Talukdar Debjyoti, de Deus Luis Felipe, Sehgal Nikhil
Medical Research, Mkhitar Gosh Armenian-Russian International University, Yerevan, ARM.
AI Research, Vastmindz Limited, London, GBR.
Cureus. 2022 Jul 14;14(7):e26871. doi: 10.7759/cureus.26871. eCollection 2022 Jul.
Regular monitoring of common physiological signs, including heart rate, blood pressure, and oxygen saturation, can be an effective way to either prevent or detect many kinds of chronic conditions. In particular, cardiovascular diseases (CVDs) are a worldwide concern. According to the World Health Organization, 32% of all deaths worldwide are from CVDs. In addition, stress-related illnesses cost $190 billion in healthcare costs per year. Currently, contact devices are required to extract most of an individual's physiological information, which can be uncomfortable for users and can cause discomfort. However, in recent years, remote photoplethysmography (rPPG) technology is gaining interest, which enables contactless monitoring of the blood volume pulse signal using a regular camera, and ultimately can provide the same physiological information as a contact device. In this paper, we propose a benchmark comparison using a new multimodal database consisting of 56 subjects where each subject was submitted to three different tasks. Each subject wore a wearable device capable of extracting photoplethysmography signals and was filmed to allow simultaneous rPPG signal extraction. Several experiments were conducted, including a comparison between information from contact and remote signals and stress state recognition. Results have shown that in this dataset, rPPG signals were capable of dealing with motion artifacts better than contact PPG sensors and overall had better quality if compared to the signals from the contact sensor. Moreover, the statistical analysis of the variance method had shown that at least two heart-rate variability (HRV) features, NNi 20 and SAMPEN, were capable of differentiating between stress and non-stress states. In addition, three features, inter-beat interval (IBI), NNi 20, and SAMPEN, were capable of differentiating between tasks relating to different levels of difficulty. Furthermore, using machine learning to classify a "stressed" or "unstressed" state, the models were able to achieve an accuracy score of 83.11%.

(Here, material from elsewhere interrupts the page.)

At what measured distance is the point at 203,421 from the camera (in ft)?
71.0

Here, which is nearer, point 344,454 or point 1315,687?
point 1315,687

定期监测包括心率、血压和血氧饱和度在内的常见生理体征,可能是预防或检测多种慢性病的有效方法。特别是心血管疾病(CVD)是全球关注的问题。根据世界卫生组织的数据,全球32%的死亡是由心血管疾病导致的。此外,与压力相关的疾病每年在医疗保健费用上花费1900亿美元。目前,提取个人大部分生理信息需要使用接触式设备,这可能会让用户感到不适。然而,近年来,远程光电容积脉搏波描记术(rPPG)技术受到关注,它能够使用普通相机对血容量脉搏信号进行非接触式监测,并最终提供与接触式设备相同的生理信息。在本文中,我们提出了一项基准比较,使用一个由56名受试者组成的新多模态数据库,其中每个受试者都要完成三项不同任务。每个受试者都佩戴了一个能够提取光电容积脉搏波信号的可穿戴设备,并进行拍摄以同时提取rPPG信号。进行了多项实验,包括接触式信号与远程信号信息的比较以及压力状态识别。结果表明,在该数据集中,rPPG信号比接触式PPG传感器更能处理运动伪影,并且与接触式传感器的信号相比,总体质量更好。此外,方差方法的统计分析表明,至少有两个心率变异性(HRV)特征,即NNi 20和样本熵(SAMPEN),能够区分压力状态和非压力状态。此外,三个特征,即心跳间期(IBI)、NNi 20和SAMPEN,能够区分与不同难度水平相关的任务。此外,使用机器学习对“有压力”或“无压力”状态进行分类时,模型能够达到83.11%的准确率。